The court first discussed the statute’s legislative purpose, noting that the prohibition against carrying concealed dirks and dagger was enacted to combat the dangers of concealed weapons.  People v. Mitchell (2012) 209 Cal.App.4th 1364, 1371.  By protecting concealment, third parties are protected from the risk of a surprise attack by someone carrying such a weapon.  Id.

The concealed dirk or dagger statute was formerly codified in section 12020.  Until January, 1994, there was no statutory definition of a dirk or dagger.  In 1993, the Legislature defined dirk or dagger to mean “a knife or other instrument with or without a handguard that is primarily designed, constructed, or altered to be a stabbing instrument designed to create great bodily injury or death.”  Penal Code § 12020(c)(24).

This definition proved overly narrow, making it difficult for prosecutors to establish that the primary purpose of items such as butcher knives, hunting knives or ice picks was to cause great bodily injury or death when carried for potential use as a weapon.  Concerned that gang members carrying concealed, lethal knives were “essentially immune from arrest and prosecution,” the Legislature amended the statute in 1995, replacing “primarily designed, constructed or altered to be a stabbing instrument” to “capable of ready use as a stabbing weapon.”  People v. Rubalcava (2000) 23 Cal.4th 322 (rejecting a vagueness challenge to the dirk or dagger statute as unconstitutionally vague).

This new statute raised concerns that the new statute was too broad as applied to folding knives and pocket knives.  Id.  So, in 1997, the Legislature again amended the statute, this time to provide that folding knives and pocket knives would qualify as “capable of ready use as a stabbing weapon” only if the blade was exposed and locked into position.  People v. Castillolopez (2016) 63 Cal.4th 322, 327-328.

Section 12020 was later repealed and reenacted without substantive change as section 16470, the statute now challenged by Mr. Bermudez, with specific focus on the word “may” as he argued that this wording made the statute constitutionally vague.

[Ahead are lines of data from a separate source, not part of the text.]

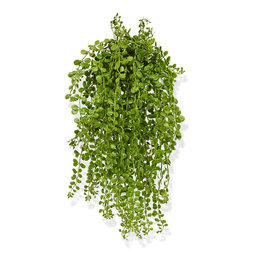 Dischidia Hanging plant UV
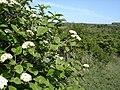 Wayfaring Tree - Viburnum lantana - geograph.org.uk - 1163906.jpg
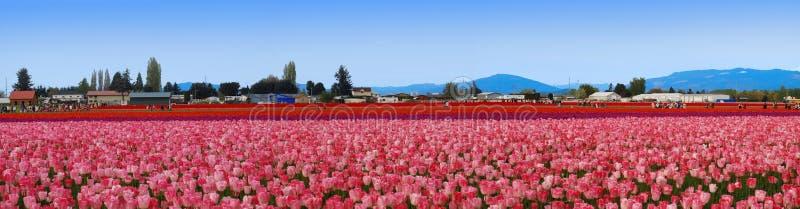 Campo panoramico del tulipano fotografie stock libere da diritti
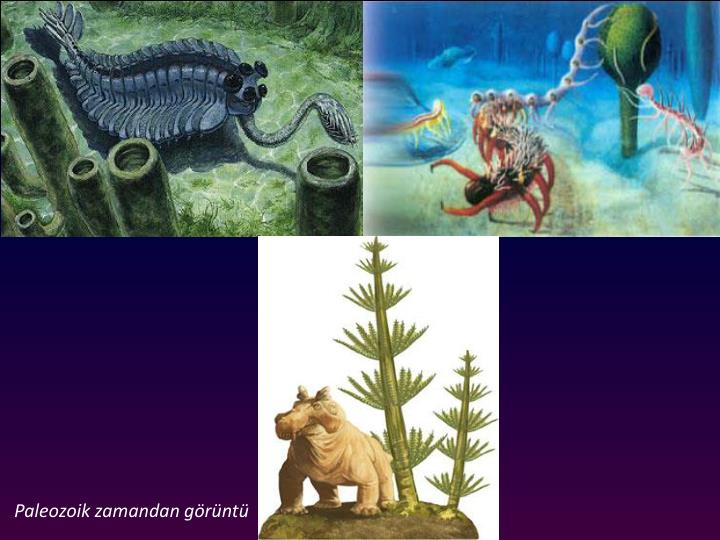 Erken Paleozoik yaam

The Third Appellate Court rejected this argument, citing back to Rubalcava where a similar argument was made to the California Supreme Court and rejected.

We present this article for the reader, as police will often cite or arrest someone for carrying a concealed dirk or dagger and clients usually have no idea what this law covers or why it is a crime at all.

The citation for the Third Appellate District Court ruling discussed above is People v. Adolfo Rodriguez Bermudez (3d App. Dist., 2019) 253 Cal. Rptr. 3d 197.